§ Directions
Reproduce all of the records below word for word, leaving out the pictures.

[Data records]
☆ ☆ ☆ ☆

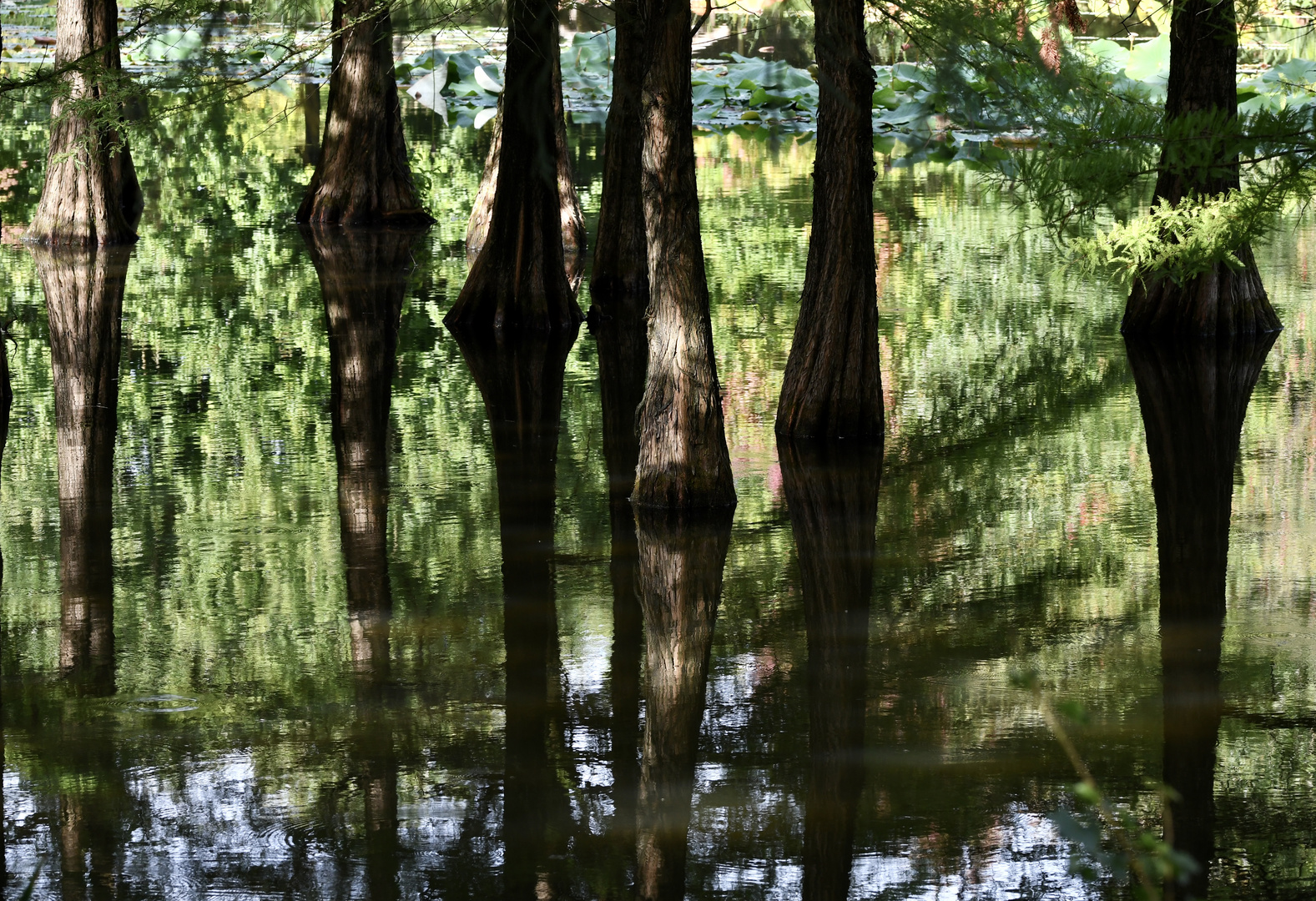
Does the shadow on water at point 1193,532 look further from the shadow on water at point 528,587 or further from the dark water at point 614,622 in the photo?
the shadow on water at point 528,587

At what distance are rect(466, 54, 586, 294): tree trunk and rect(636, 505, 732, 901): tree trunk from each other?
8.68 meters

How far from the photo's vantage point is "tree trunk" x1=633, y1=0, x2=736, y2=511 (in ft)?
31.2

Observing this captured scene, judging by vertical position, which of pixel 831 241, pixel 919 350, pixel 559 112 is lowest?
pixel 919 350

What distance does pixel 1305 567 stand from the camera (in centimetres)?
950

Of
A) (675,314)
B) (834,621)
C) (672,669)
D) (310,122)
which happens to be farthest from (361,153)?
(672,669)

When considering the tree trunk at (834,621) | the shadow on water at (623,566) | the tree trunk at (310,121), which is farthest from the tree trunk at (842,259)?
the tree trunk at (310,121)

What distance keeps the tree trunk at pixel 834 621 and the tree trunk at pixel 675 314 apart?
2.43 feet

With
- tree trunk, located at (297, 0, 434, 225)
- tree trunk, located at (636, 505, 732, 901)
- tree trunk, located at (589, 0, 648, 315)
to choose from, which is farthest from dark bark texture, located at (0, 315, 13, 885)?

☆ ☆ ☆ ☆

§ Correct result
Does the shadow on water at point 1193,532 look further from the shadow on water at point 528,587 or further from the dark water at point 614,622 in the photo?
the shadow on water at point 528,587

At what distance are rect(466, 54, 586, 294): tree trunk and rect(636, 505, 732, 901): tree trunk from each other?
8.68 meters

How far from the photo's vantage point is "tree trunk" x1=633, y1=0, x2=736, y2=511 (in ft)?
31.2

Observing this captured scene, judging by vertical position, which of pixel 831 241, pixel 919 350, pixel 559 112 is lowest?
pixel 919 350

What distance does pixel 1305 567 stand from the camera (in centimetres)?
950

Of
A) (675,314)
B) (834,621)
C) (672,669)
D) (310,122)
which happens to be farthest from (361,153)?
(672,669)

When considering the tree trunk at (834,621) | the shadow on water at (623,566) | the tree trunk at (310,121), which is farthest from the tree trunk at (842,259)?
the tree trunk at (310,121)

What distance keeps the tree trunk at pixel 834 621 and the tree trunk at pixel 675 314 apart?
2.43 feet

With
- tree trunk, located at (297, 0, 434, 225)
- tree trunk, located at (636, 505, 732, 901)
- tree trunk, located at (589, 0, 648, 315)
to choose from, which is farthest from dark bark texture, located at (0, 315, 13, 885)?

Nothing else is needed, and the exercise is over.